### Exercise set
a - In the wellbeing passage, what does the Mercy Wellbeing Learning Continuum place at the center of how students grow?
b - Write out the wellbeing passage word for word, starting with "These do not" and going on through "daughter is travelling.".

### Selected passage

[Start of Attachment]

Our Mercy Wellbeing Learning Continuum places connectedness to others at the centre of how our students grow throughout their years at Santa Maria. It is not an add-on. It runs through all of it.

Our Mental Health Ambassadors are currently working on a student-led initiative in this space. I look forward to sharing more about that in the coming weeks.

What Parents Can Watch For

For parents, I want to offer something practical here.

The questions we ask our daughters after school tend to be about events. What happened. How the test went. What is due tomorrow? Those questions matter. But alongside them, it is worth trying some that go a little deeper.

Did you sit with anyone today you do not usually sit with? Was there a moment today where someone made you feel good about yourself? Did you do something for someone else, even something small? Is there anyone at school you would like to get to know better? What do you value in a friend?

These do not need to be big conversations. But they open a different kind of door, one that is less about performance and more about connection. And the answers, or sometimes the silences, can tell you a great deal about how your daughter is travelling.

[End of Attachment]

### Provided data

[Start of Attachment]

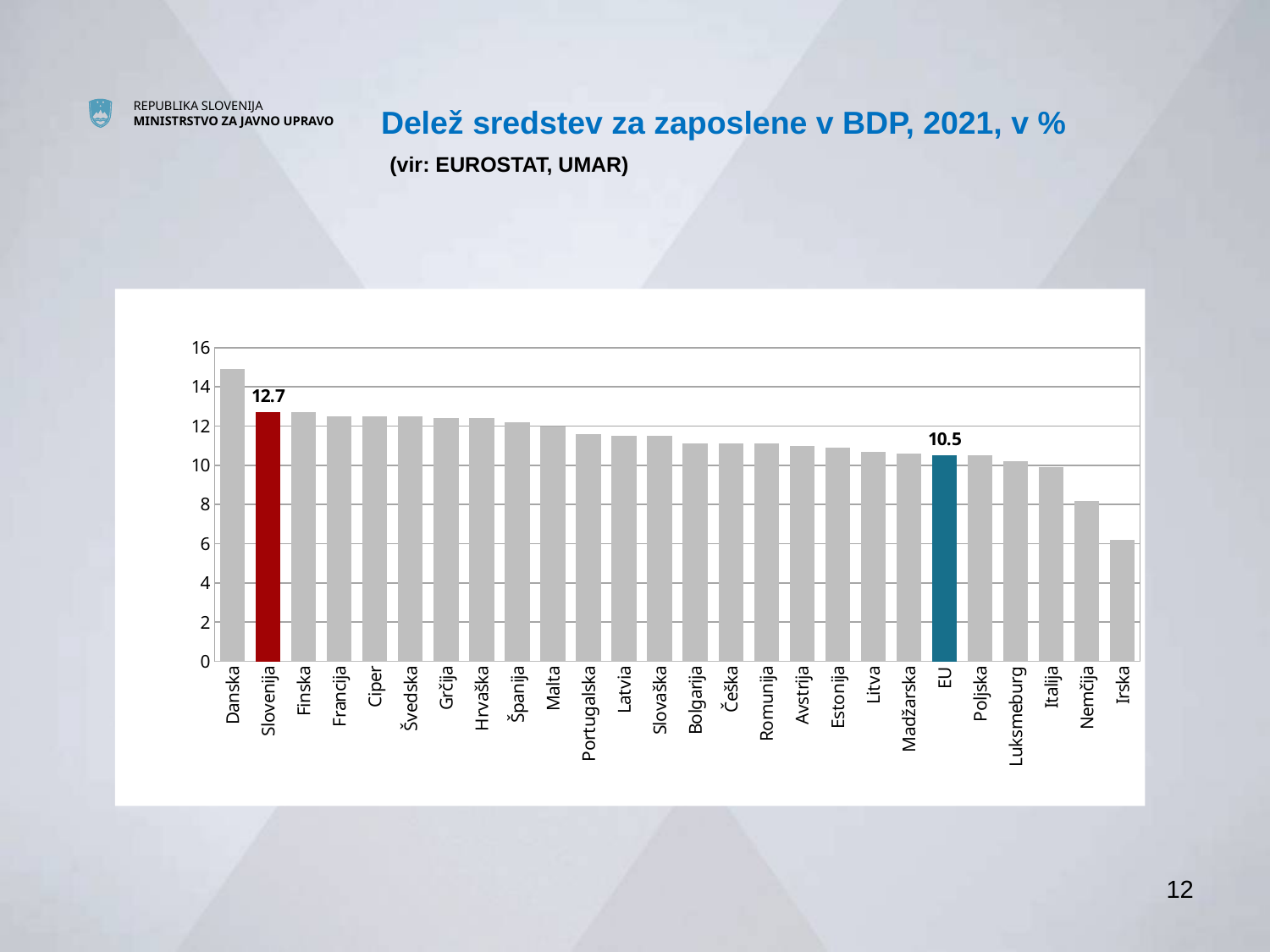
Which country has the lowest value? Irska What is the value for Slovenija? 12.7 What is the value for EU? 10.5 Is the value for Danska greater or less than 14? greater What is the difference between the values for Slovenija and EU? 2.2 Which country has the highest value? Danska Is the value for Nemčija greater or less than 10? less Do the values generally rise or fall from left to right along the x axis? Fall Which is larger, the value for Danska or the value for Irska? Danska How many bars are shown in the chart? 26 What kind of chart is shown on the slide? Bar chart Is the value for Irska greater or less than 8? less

[End of Attachment]
[Start of Attachment]

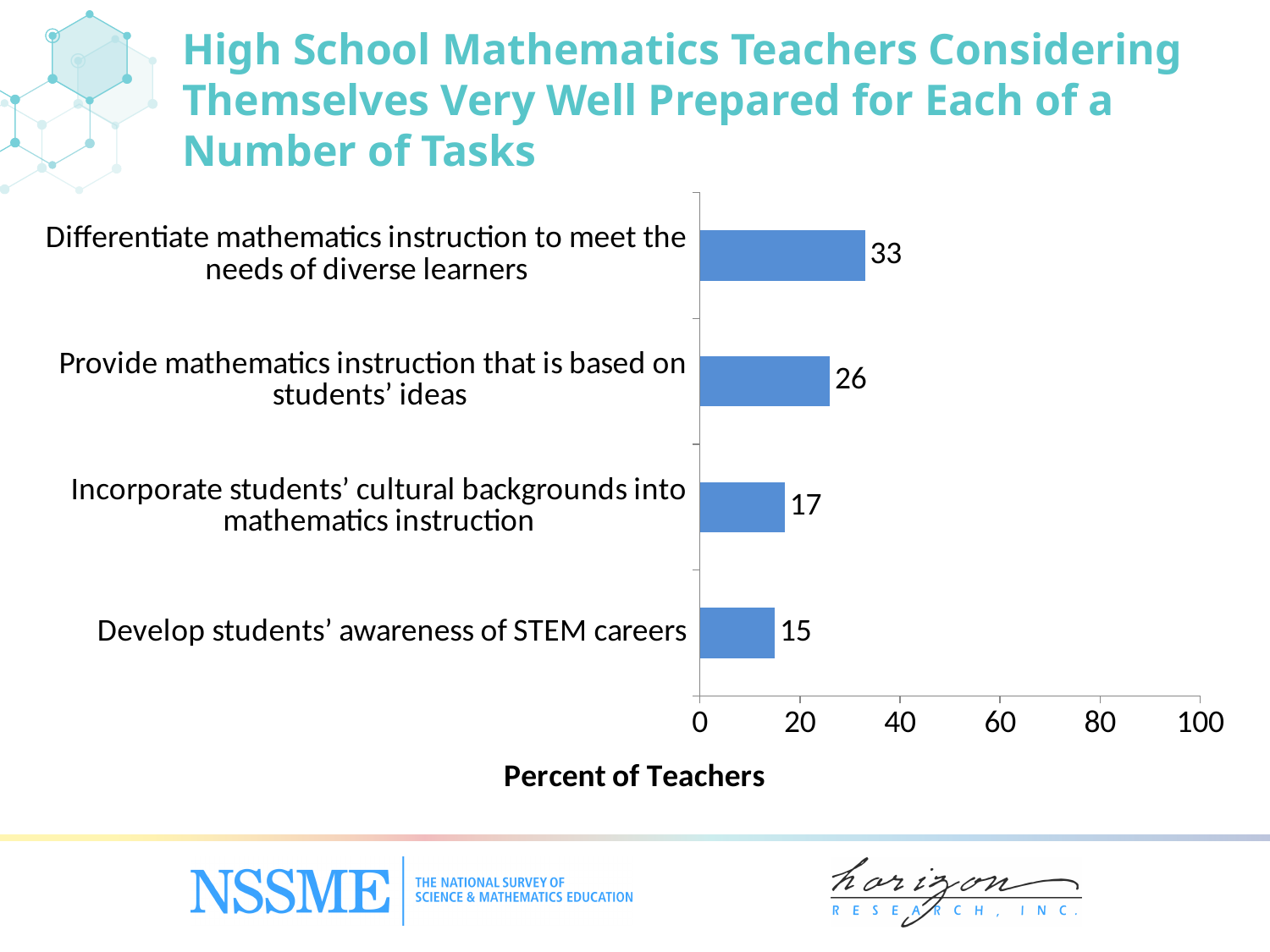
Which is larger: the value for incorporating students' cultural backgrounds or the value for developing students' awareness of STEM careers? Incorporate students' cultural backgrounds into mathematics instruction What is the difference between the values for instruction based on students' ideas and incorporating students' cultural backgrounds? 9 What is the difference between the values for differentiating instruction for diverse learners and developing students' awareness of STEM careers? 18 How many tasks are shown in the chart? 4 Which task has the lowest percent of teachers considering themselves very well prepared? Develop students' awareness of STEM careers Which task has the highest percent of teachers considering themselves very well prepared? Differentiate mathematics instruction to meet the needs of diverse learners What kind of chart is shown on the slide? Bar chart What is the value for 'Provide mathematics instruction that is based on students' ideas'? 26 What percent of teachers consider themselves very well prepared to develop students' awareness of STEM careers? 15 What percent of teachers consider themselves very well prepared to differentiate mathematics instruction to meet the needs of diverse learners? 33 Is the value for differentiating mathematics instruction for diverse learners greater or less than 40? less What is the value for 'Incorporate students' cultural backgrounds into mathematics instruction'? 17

[End of Attachment]

### Replies
a - Connectedness to others.

b -
These do not need to be big conversations. But they open a different kind of door, one that is less about performance and more about connection. And the answers, or sometimes the silences, can tell you a great deal about how your daughter is travelling.